GIVEN PASSAGE —
Here's Why JK Rowling Swore Alan Rickman To Secrecy
The "Harry Potter 20th Anniversary: Return to Hogwarts" special drops on New Year's Day 2022, albeit minus two key players — Hogwarts professor Severus Snape himself, the late Alan Rickman, and author of the "Harry Potter" books, JK Rowling.
Rickman died from pancreatic cancer in 2016, while Rowling has been embroiled in controversy over her transphobic tweets. The author has not only faced backlash from "Harry Potter" fans all over the world, but even top stars of the film franchise itself. (After a particularly insensitive tweet from Rowling in 2020, Emma Watson tweeted days later, "Trans people are who they say they are and deserve to live their lives without being constantly questioned or told they aren't who they say they are.")
But this is the magical, wizarding world of Harry Potter — and real-world sociopolitical opinions are probably why many of us read and watch properties like "Harry Potter." Rowling will also still be featured in archival footage during the HBO Max special, per The Hollywood Reporter. Moreover, if you could use a more heartwarming story about this fantastical world and its much-beloved characters, it might surprise you to hear the on-set secret Rickman helped Rowling carry to the very end.
Alan Rickman is a regular Severus Snape for keeping this Harry Potter secret
JK Rowling apparently only trusted Alan Rickman with the secret of Severus Snape's fate. Snape, whom Rickman portrayed in the film franchise based on Rowling's book series, had been outed as a secret follower of Lord Voldemort's in the sixth film and book, "Harry Potter and the Half-Blood Prince." In reality, he was a double agent working to protect Harry Potter against Lord Voldemort.

DATA UNDER STUDY —

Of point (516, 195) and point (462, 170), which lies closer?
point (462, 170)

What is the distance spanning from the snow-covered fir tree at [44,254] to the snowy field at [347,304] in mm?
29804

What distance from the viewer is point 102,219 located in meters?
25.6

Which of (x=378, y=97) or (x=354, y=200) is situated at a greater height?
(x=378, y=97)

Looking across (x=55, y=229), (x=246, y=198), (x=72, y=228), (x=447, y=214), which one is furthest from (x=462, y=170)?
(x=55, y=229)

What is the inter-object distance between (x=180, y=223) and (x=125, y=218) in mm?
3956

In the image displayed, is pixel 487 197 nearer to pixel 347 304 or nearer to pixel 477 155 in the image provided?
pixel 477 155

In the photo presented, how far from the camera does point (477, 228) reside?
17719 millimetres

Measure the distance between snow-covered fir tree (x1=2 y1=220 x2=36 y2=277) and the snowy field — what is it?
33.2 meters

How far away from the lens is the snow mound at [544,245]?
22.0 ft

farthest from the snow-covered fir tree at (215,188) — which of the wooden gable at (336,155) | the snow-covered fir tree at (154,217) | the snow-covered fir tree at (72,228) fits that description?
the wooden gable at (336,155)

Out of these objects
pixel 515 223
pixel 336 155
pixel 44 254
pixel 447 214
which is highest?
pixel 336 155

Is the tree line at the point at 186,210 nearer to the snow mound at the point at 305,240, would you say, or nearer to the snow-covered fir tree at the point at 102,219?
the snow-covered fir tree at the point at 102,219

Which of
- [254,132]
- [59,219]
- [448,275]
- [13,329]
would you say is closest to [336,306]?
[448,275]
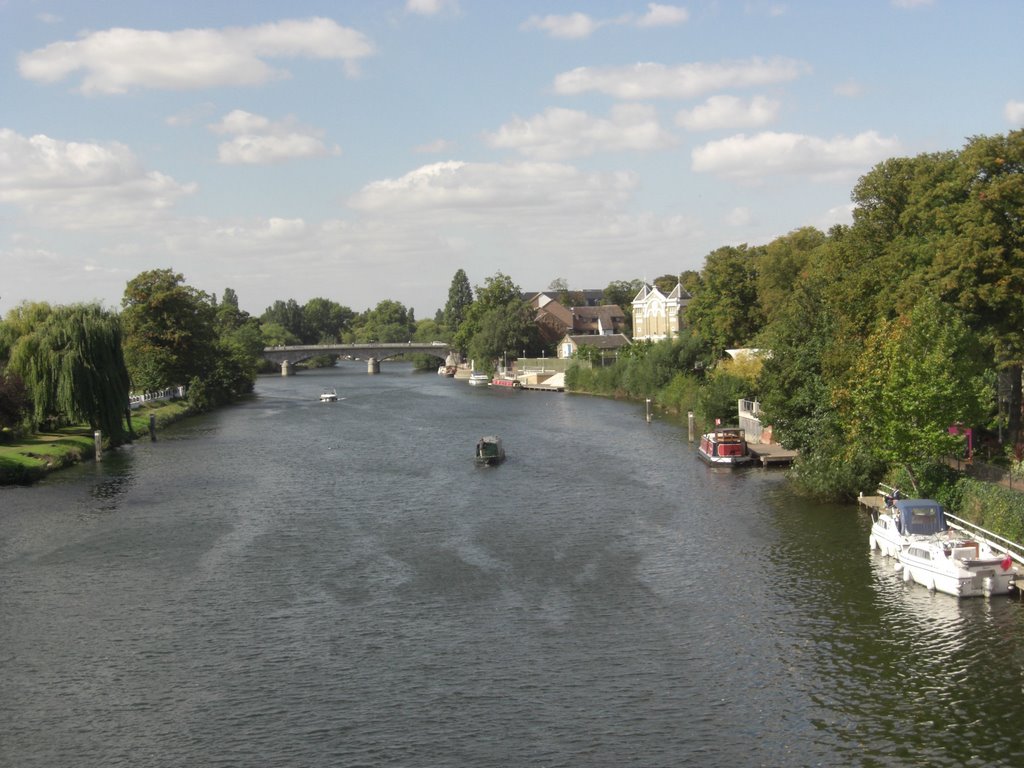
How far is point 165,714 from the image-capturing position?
2639 centimetres

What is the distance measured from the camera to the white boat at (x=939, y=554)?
32.4 m

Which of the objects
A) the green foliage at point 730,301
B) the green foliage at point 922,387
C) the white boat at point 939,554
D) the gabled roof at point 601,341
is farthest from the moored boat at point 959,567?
the gabled roof at point 601,341

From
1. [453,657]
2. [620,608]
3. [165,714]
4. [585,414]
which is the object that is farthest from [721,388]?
[165,714]

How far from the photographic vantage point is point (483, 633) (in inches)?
1248

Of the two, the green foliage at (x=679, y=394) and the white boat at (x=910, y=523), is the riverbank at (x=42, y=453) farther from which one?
the white boat at (x=910, y=523)

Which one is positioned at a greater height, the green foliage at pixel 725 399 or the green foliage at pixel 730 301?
the green foliage at pixel 730 301

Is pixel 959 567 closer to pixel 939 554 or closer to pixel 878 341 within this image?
pixel 939 554

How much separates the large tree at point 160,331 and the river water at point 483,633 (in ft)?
161

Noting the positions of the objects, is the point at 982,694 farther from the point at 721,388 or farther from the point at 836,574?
the point at 721,388

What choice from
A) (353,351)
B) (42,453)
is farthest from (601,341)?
(42,453)

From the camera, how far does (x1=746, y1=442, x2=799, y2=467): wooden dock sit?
60938 mm

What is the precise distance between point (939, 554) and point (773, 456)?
1103 inches

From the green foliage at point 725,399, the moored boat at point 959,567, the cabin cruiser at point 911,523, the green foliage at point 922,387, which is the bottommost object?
the moored boat at point 959,567

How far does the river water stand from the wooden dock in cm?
428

INSTRUCTIONS TO FOLLOW — Please return the passage of the Alan Rickman article above word for word, from "Here's Why JK" up to and including "books, JK Rowling.".

ANSWER TO THIS EXERCISE —
Here's Why JK Rowling Swore Alan Rickman To Secrecy
The "Harry Potter 20th Anniversary: Return to Hogwarts" special drops on New Year's Day 2022, albeit minus two key players — Hogwarts professor Severus Snape himself, the late Alan Rickman, and author of the "Harry Potter" books, JK Rowling.